## Page excerpt
☆ ☆ ☆ ☆ ☆ ☆ ☆
# 12,000 ft./3 room. Multi-sub help needed please.



## Bahtman (Feb 22, 2014)

My living space is quite large with a volume of about 12,000 ft./3.

I have multiple elec. outlets but it may be difficult to run 12ga. twisted pair wire, let alone shielded cable, hence the look at wireless.

What’s your take on various wireless subs and the best way to approach this problem regarding sizes and speaker design?

The original thought was a ML Dynamo 1500 (sealed) but was told it would struggle in the sized room.

I’ve got more questions on this topic but your input will help for now.

Thanks in advance.

FYI. Tiles floors, concrete walls and limited resources here in Thailand.


----------



## kingnoob (Mar 12, 2013)

I suggest two or three of these http://stereointegrity.com/product/ht18-18-subwoofer/, if you want movie theater levels of bass. or better:T 
If you have a huge budget go with these one or twohttp://stereointegrity.com/product/hst18-18-subwoofer/

I am running a single SI HT 15" of these sealed:T 
Insane output,. but I might port mine when I move out of parents house.

DIY Subs , eat ones built by most company's for breakfast. Even SVS, and HSU can be beaten by some drivers. This one wipes the floor with them http://stereointegrity.com/product/hs24-24-subwoofer/. A single 24" is wayyyyy beyond my budget. If only I was rich I would put IMAX to shame , with what I would build.


----------



## Bahtman (Feb 22, 2014)
☆ ☆ ☆ ☆ ☆ ☆ ☆
## Source material

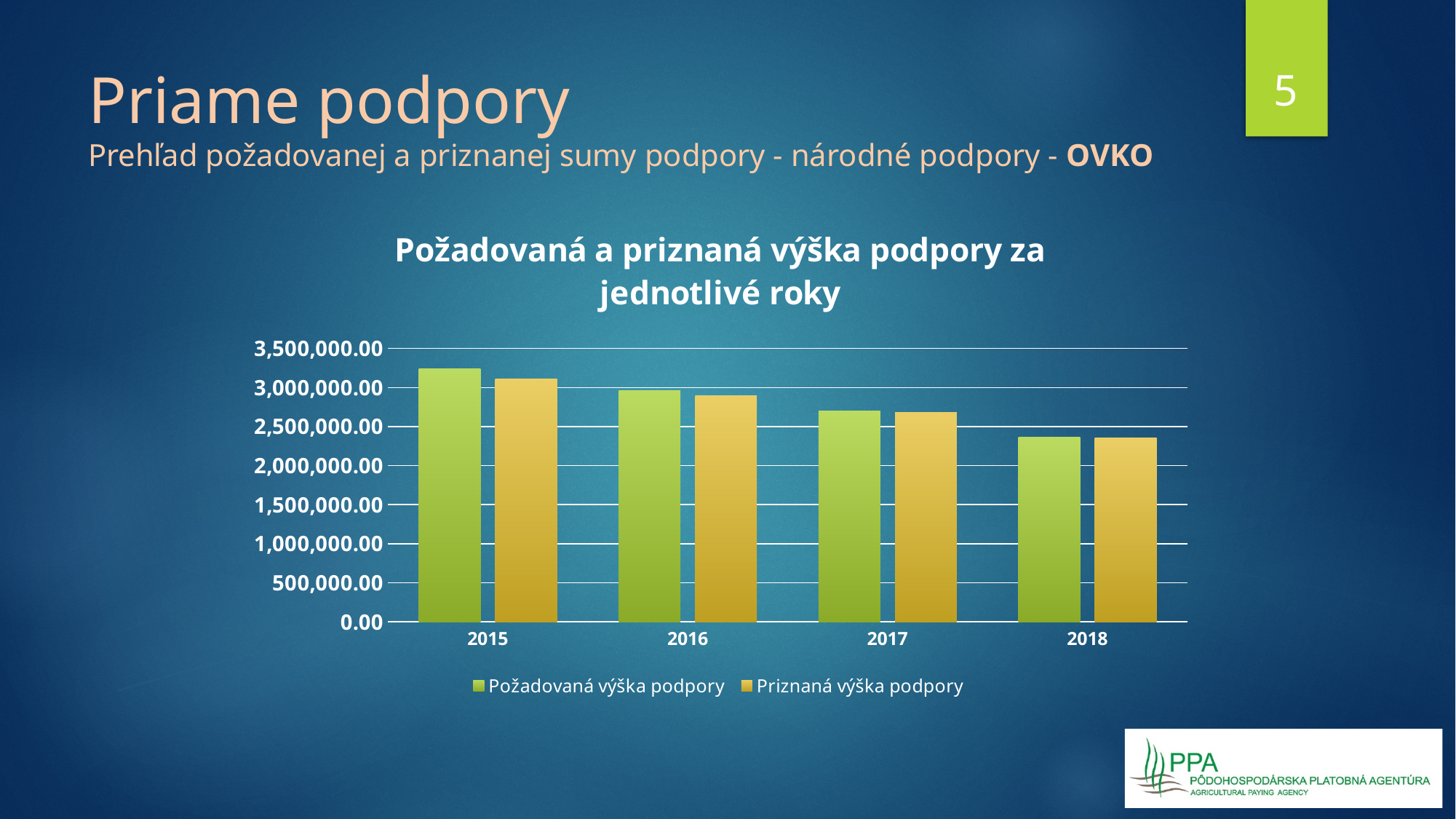
Which year has the highest value for Požadovaná výška podpory? 2015 Is the value for Priznaná výška podpory in 2017 greater or less than 2,500,000.00? greater Which is larger in 2015: Požadovaná výška podpory or Priznaná výška podpory? Požadovaná výška podpory Is the value for Požadovaná výška podpory in 2015 greater or less than 3,000,000.00? greater Is the value for Priznaná výška podpory in 2016 greater or less than 3,000,000.00? less How many series does the chart legend list? 2 What kind of chart is shown on the slide? bar chart How many years are shown on the x axis of the chart? 4 What is the title of the chart? Požadovaná a priznaná výška podpory za jednotlivé roky Which year has the lowest value for Priznaná výška podpory? 2018 Do the values for Požadovaná výška podpory rise or fall from 2015 to 2018? fall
☆ ☆ ☆ ☆ ☆ ☆ ☆
Resume the forum thread about subwoofers for a large room from its final post header.

## Response below
kingnoob said:


> I suggest two or three of these http://stereointegrity.com/product/ht18-18-subwoofer/, if you want movie theater levels of bass. or better:T
> If you have a huge budget go with these one or twohttp://stereointegrity.com/product/hst18-18-subwoofer/
> 
> I am running a single SI HT 15" of these sealed:T
> ...


Thanks kingnoob, but any type of material for a DIY would be hard to come by here and the shipping costs to Thailand would probably exceed the cost of the product. :crying:

OMB a 24" sub?. I'd have fun with that if I was back in the US.


----------



## Talley (Dec 8, 2010)

I feel pretty confident that I'll build two 24" sealed sub setups for my room but the reality is it would be so much cheaper to stick to the 18". 

Right now I'm looking at decent amplification to drive these big beasts... they will perform all my ultra low bass of 25hz and lower. Dual HSU's to handle the 25-80.

I need lots of power and excellent built amps though preferably a/b design.


----------



## kingnoob (Mar 12, 2013)

Yeah go for it.
I need a decent job for a XPR-5 , SO I can try 9-11ch.


----------



## kingnoob (Mar 12, 2013)

Talley said:


> I feel pretty confident that I'll build two 24" sealed sub setups for my room but the reality is it would be so much cheaper to stick to the 18".
> 
> Right now I'm looking at decent amplification to drive these big beasts... they will perform all my ultra low bass of 25hz and lower. Dual HSU's to handle the 25-80.
> 
> I need lots of power and excellent built amps though preferably a/b design.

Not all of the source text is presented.